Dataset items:
────
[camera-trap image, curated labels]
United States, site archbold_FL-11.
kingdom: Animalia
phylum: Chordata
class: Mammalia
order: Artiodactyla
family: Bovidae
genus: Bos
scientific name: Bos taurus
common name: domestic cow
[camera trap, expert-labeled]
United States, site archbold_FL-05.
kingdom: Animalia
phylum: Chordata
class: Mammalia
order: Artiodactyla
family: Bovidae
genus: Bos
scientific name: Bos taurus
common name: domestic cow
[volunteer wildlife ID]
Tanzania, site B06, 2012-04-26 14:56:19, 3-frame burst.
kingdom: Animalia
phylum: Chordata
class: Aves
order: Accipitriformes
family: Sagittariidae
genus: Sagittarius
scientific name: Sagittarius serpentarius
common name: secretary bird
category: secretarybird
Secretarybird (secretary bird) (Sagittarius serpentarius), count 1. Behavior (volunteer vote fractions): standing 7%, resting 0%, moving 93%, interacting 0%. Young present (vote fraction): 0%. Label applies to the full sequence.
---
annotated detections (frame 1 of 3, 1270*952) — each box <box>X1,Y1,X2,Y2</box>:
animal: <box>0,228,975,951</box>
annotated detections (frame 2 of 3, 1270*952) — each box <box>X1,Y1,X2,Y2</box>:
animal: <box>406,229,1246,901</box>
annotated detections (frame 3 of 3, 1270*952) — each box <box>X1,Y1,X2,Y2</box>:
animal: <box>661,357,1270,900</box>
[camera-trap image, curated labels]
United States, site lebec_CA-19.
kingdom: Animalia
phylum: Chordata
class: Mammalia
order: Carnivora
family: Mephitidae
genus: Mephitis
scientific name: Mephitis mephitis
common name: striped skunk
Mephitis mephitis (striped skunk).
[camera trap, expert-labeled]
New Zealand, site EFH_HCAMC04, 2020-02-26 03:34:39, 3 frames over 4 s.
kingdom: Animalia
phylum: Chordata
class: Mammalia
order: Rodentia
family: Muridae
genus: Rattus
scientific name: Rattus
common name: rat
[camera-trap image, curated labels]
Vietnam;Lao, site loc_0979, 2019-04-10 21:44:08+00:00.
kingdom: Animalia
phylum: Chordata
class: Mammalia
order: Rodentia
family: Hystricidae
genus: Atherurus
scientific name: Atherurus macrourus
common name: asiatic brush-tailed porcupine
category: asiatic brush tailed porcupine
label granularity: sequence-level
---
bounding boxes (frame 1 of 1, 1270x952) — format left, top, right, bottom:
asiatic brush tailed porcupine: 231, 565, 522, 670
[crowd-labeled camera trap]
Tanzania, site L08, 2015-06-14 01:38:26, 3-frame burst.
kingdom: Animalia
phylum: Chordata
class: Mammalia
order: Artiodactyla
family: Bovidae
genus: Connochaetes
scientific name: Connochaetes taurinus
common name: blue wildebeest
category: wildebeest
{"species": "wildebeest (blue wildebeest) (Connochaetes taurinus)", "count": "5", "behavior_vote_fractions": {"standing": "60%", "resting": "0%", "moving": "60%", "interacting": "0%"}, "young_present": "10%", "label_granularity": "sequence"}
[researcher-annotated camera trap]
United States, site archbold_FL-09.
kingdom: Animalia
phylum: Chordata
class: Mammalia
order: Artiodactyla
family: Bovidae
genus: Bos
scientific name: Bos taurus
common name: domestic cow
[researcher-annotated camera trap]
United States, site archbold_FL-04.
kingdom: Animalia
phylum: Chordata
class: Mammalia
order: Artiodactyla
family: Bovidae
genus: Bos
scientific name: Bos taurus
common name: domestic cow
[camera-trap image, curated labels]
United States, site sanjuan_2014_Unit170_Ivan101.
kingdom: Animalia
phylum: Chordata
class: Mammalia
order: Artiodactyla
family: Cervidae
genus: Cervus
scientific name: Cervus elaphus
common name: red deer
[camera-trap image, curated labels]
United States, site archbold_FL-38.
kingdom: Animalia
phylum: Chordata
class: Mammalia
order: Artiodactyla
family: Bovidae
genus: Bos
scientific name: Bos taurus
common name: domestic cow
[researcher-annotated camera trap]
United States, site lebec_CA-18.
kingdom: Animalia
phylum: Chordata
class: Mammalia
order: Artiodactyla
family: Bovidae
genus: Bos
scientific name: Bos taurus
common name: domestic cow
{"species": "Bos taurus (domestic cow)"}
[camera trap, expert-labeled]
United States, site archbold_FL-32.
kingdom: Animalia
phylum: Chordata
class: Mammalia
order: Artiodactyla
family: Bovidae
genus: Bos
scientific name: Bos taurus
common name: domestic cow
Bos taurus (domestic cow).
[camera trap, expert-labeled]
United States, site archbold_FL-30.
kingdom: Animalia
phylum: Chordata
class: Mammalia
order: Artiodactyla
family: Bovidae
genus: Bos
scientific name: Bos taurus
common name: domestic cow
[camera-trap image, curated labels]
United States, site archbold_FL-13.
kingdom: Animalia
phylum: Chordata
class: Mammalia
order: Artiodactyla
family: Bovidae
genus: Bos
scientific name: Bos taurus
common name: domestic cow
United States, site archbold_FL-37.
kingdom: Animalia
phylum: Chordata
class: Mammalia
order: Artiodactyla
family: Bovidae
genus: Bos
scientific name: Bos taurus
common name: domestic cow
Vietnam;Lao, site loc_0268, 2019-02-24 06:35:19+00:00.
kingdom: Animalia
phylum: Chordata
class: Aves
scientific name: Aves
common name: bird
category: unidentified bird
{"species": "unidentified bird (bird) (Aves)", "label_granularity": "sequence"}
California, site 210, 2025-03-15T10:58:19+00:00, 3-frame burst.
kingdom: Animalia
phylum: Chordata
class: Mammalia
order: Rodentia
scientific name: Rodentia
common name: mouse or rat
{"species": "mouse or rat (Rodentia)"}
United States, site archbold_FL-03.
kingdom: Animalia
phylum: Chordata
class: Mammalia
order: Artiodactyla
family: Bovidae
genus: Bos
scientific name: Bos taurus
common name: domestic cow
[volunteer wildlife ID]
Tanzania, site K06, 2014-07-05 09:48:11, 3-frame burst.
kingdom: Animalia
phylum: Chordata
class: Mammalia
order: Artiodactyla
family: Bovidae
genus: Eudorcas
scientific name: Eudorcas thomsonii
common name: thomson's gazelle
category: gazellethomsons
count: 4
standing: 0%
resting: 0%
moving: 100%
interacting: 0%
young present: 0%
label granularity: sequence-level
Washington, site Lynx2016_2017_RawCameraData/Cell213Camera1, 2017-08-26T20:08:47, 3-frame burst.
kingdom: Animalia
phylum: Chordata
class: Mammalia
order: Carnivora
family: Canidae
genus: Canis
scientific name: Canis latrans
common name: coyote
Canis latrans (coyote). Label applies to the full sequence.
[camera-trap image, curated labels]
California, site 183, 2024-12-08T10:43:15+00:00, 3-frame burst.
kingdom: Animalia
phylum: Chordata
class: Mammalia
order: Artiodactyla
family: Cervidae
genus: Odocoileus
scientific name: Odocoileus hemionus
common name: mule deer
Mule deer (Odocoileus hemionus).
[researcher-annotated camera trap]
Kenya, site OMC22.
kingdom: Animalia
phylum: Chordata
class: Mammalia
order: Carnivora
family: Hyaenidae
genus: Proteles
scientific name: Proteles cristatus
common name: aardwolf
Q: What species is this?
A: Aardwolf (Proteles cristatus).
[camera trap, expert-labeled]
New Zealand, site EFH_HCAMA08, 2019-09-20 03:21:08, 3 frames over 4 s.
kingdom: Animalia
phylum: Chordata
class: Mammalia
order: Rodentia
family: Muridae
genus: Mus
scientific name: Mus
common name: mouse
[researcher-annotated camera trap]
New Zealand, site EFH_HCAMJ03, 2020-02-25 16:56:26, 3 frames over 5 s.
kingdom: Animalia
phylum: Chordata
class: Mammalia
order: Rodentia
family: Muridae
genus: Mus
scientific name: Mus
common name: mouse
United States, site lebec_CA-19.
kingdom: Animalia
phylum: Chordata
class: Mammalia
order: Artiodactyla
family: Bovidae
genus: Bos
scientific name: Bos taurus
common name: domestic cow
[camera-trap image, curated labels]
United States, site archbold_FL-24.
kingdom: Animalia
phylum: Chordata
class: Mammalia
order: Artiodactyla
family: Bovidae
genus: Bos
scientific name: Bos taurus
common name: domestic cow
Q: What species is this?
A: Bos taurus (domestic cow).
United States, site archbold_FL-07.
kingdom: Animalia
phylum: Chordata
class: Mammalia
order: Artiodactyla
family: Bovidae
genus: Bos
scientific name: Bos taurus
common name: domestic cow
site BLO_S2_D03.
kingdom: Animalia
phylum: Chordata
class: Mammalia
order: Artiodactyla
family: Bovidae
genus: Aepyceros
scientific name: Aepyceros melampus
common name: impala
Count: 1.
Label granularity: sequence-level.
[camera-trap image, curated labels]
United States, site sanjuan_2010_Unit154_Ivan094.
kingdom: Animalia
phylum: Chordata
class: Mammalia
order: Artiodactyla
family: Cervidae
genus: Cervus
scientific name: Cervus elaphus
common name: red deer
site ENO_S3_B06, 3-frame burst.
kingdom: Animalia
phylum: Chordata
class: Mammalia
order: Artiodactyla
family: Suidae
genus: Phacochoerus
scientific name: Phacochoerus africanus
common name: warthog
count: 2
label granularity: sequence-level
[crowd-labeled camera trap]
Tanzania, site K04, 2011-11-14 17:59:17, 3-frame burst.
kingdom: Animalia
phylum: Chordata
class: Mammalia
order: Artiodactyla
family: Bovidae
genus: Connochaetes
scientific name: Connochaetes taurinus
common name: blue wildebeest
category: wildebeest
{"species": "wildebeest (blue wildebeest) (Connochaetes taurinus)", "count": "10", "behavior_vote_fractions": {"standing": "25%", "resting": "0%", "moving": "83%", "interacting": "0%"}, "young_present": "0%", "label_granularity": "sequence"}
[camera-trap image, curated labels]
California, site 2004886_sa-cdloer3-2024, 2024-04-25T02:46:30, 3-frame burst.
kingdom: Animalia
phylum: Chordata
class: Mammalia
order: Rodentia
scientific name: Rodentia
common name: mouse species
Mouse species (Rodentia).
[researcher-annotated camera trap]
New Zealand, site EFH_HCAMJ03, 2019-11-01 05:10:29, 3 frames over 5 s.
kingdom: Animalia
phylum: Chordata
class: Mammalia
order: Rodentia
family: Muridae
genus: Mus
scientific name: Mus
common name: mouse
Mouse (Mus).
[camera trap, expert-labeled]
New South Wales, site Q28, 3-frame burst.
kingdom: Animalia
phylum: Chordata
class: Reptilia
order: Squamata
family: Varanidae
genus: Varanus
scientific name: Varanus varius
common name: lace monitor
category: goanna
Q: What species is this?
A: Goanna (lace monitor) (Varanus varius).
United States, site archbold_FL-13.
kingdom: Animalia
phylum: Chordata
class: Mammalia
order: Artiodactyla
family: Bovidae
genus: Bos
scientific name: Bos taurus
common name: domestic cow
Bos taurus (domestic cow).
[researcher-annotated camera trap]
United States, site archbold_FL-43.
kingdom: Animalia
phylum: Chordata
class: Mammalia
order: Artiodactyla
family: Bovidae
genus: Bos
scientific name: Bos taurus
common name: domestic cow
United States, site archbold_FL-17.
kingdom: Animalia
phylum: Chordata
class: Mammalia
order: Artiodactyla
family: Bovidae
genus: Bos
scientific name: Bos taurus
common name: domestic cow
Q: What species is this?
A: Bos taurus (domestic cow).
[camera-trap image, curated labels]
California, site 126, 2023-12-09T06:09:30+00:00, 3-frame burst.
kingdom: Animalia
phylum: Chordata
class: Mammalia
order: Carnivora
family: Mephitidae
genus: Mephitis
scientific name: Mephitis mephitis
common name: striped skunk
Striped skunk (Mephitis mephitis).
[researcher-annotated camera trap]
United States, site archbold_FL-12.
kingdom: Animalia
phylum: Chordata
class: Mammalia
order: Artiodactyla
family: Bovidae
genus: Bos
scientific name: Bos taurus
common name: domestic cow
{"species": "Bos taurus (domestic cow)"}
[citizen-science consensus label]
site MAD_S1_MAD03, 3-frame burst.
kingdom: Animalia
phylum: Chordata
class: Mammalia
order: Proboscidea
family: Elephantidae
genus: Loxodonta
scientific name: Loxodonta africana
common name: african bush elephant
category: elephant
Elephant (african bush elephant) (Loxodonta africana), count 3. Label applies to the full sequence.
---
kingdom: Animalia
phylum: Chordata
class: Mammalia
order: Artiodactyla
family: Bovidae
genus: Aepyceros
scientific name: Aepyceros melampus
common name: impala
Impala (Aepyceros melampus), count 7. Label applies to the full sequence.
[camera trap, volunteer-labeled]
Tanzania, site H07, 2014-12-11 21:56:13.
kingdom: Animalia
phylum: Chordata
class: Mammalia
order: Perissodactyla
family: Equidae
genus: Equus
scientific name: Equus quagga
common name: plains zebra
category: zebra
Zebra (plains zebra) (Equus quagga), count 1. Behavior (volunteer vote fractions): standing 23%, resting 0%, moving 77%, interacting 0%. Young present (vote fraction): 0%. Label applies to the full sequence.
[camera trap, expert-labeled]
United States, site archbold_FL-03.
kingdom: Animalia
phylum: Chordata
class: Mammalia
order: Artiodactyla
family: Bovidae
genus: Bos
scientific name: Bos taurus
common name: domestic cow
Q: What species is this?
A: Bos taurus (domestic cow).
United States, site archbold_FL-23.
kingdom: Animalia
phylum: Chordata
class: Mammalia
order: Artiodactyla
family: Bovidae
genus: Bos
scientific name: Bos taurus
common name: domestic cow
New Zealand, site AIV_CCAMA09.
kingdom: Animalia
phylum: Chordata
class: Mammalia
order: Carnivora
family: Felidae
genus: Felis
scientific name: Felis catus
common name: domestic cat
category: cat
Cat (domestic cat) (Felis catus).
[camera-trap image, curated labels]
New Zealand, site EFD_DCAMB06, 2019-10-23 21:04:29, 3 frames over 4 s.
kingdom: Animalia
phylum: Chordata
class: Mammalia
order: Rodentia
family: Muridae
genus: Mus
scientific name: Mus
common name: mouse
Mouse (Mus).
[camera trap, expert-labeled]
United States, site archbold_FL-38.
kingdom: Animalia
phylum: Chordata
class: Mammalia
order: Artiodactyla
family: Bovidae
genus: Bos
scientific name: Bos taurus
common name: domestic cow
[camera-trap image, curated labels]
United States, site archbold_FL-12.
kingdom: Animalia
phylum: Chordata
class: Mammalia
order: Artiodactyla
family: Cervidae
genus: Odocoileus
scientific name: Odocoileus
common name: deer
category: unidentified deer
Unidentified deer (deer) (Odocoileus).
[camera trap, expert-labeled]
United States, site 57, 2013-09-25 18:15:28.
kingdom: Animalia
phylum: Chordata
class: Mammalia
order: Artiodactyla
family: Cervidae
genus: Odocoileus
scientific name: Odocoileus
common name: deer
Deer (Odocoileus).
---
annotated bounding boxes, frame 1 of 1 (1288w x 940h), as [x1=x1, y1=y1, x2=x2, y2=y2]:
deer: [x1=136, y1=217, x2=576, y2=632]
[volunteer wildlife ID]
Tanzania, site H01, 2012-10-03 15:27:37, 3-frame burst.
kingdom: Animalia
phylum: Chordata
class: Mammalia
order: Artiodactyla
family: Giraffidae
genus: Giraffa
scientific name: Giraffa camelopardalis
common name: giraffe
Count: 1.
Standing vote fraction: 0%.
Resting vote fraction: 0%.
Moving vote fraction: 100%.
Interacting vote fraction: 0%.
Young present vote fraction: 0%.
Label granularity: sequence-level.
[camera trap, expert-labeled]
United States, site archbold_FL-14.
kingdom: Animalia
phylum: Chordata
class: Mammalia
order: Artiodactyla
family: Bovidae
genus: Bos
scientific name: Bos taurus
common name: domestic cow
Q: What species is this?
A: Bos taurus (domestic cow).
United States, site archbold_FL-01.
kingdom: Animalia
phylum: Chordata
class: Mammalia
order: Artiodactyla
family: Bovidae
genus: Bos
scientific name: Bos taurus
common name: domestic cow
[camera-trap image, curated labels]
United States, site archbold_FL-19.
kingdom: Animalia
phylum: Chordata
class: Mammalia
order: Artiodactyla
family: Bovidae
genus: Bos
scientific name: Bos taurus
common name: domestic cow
────
Your answer should be exactly the lines of the data above, from the first through the line containing "genus: Sagittarius".

[camera-trap image, curated labels]
United States, site archbold_FL-11.
kingdom: Animalia
phylum: Chordata
class: Mammalia
order: Artiodactyla
family: Bovidae
genus: Bos
scientific name: Bos taurus
common name: domestic cow
[camera trap, expert-labeled]
United States, site archbold_FL-05.
kingdom: Animalia
phylum: Chordata
class: Mammalia
order: Artiodactyla
family: Bovidae
genus: Bos
scientific name: Bos taurus
common name: domestic cow
[volunteer wildlife ID]
Tanzania, site B06, 2012-04-26 14:56:19, 3-frame burst.
kingdom: Animalia
phylum: Chordata
class: Aves
order: Accipitriformes
family: Sagittariidae
genus: Sagittarius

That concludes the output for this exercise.